The United States Department of Justice has launched a global law enforcement action against a cyber-criminal gang that has made millions by selling ransomware-as-a-service (RaaS).
A coordinated international law enforcement action to disrupt NetWalker was announced by the Department yesterday.
NetWalker ransomware has claimed numerous victims, including companies, municipalities, hospitals, law enforcement departments, emergency services, school districts, colleges, and universities. In June last year, the University of California San Francisco admitted paying $1.14m to recover important academic work stored on some of its School of Medicine servers that had been encrypted by NetWalker.
“This action reflects the resolve of the US Attorney’s Office for the Middle District of Florida to target and disrupt sophisticated, international cybercrime schemes,” said US Attorney Maria Chapa Lopez for the Middle District of Florida.
“While these individuals believe they operate anonymously in the digital space, we have the skill and tenacity to identify and prosecute these actors to the full extent of the law and seize their criminal proceeds.”
According to court documents, NetWalker operates a RaaS model featuring “developers” and “affiliates” who split ransom payments made by victims.
While developers are responsible for creating and updating the ransomware and making it available to affiliates, affiliates are tasked with identifying and attacking high-value victims with the malware.

--- WHAT THIS EXERCISE ASKS ---
A. Reproduce the passage of the NetWalker article starting with "While developers are" and going on through "with the malware.".
B. Proceed with the article on the action against NetWalker, picking up after its final sentence.

[Collected data]

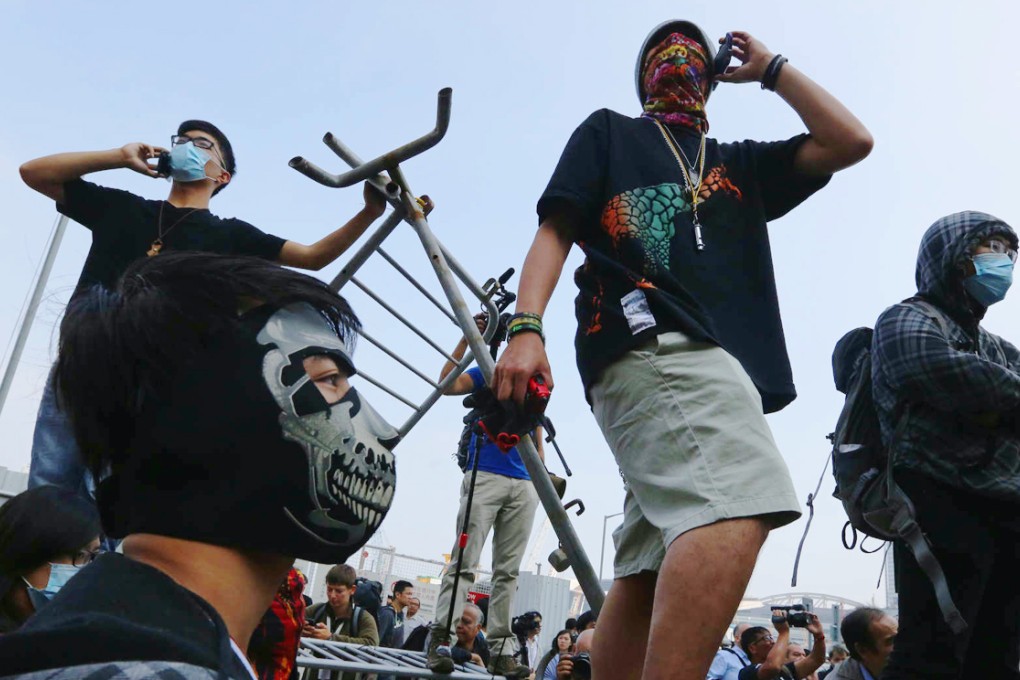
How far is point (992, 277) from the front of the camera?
3.13 m

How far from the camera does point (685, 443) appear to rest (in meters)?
1.91

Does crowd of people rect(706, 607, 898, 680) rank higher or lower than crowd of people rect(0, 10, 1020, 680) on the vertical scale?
lower

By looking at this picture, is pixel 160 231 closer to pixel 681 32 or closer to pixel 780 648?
pixel 681 32

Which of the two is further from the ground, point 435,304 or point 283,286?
point 435,304

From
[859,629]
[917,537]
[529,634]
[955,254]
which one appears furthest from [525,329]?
[529,634]

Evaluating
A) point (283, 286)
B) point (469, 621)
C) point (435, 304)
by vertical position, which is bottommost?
point (469, 621)

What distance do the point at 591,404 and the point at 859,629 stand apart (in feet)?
11.6

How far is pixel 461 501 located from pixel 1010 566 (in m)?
3.47

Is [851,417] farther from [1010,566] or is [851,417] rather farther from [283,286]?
[283,286]

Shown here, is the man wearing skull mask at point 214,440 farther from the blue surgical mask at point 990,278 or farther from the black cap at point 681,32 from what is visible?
the blue surgical mask at point 990,278

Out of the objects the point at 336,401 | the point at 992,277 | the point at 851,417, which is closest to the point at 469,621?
the point at 851,417

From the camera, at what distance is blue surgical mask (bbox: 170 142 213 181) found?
323 cm

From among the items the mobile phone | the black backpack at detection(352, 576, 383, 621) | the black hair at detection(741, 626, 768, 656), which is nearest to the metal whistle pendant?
the mobile phone

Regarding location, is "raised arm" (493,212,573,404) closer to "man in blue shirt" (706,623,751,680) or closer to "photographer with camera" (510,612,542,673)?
"man in blue shirt" (706,623,751,680)
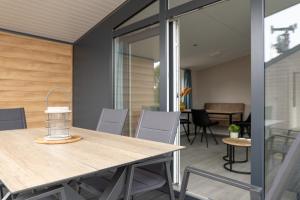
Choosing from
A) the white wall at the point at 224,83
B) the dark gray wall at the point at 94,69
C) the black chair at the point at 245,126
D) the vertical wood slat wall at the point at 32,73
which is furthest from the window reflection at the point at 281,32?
the white wall at the point at 224,83

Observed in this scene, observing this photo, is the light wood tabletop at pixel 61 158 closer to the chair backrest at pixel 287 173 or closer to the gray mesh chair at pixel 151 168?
the gray mesh chair at pixel 151 168

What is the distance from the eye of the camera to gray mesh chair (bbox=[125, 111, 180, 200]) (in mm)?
1579

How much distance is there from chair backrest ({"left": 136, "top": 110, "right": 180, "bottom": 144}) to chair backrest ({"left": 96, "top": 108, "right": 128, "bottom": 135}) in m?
0.25

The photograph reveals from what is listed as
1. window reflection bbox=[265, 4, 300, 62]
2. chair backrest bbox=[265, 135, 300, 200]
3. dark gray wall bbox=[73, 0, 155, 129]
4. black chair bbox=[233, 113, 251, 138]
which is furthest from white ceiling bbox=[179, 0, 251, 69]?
chair backrest bbox=[265, 135, 300, 200]

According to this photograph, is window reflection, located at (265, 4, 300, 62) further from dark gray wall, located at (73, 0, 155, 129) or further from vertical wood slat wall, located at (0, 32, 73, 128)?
vertical wood slat wall, located at (0, 32, 73, 128)

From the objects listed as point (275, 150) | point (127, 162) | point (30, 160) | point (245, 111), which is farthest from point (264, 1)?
point (245, 111)

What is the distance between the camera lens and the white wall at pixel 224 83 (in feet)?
21.9

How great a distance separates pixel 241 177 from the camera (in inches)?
121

--- RESPONSES TO THE EXERCISE ---
A.
While developers are responsible for creating and updating the ransomware and making it available to affiliates, affiliates are tasked with identifying and attacking high-value victims with the malware.

B.
The NetWalker action includes charges against Canadian national Sebastien Vachon-Desjardins of Gatineau, Ottawa, in relation to ransomware attacks that allegedly netted NetWalker at least $27.6m.
The action also includes the January 10 seizure of over $454k in crypto-currency from ransom payments made by victims of three separate NetWalker attacks, and the disablement by Bulgarian authorities of a hidden resource on the dark web that NetWalker used to communicate with their victims. Visitors to the resource will now be greeted with a seizure notice.
“We are striking back against the growing threat of ransomware by not only bringing criminal charges against the responsible actors, but also disrupting criminal online infrastructure and, wherever possible, recovering ransom payments extorted from victims,” said Acting Assistant Attorney General Nicholas McQuaid of the Justice Department’s Criminal Division.
“Ransomware victims should know that coming forward to law enforcement as soon as possible after an attack can lead to significant results like those achieved in today’s multi-faceted operation.”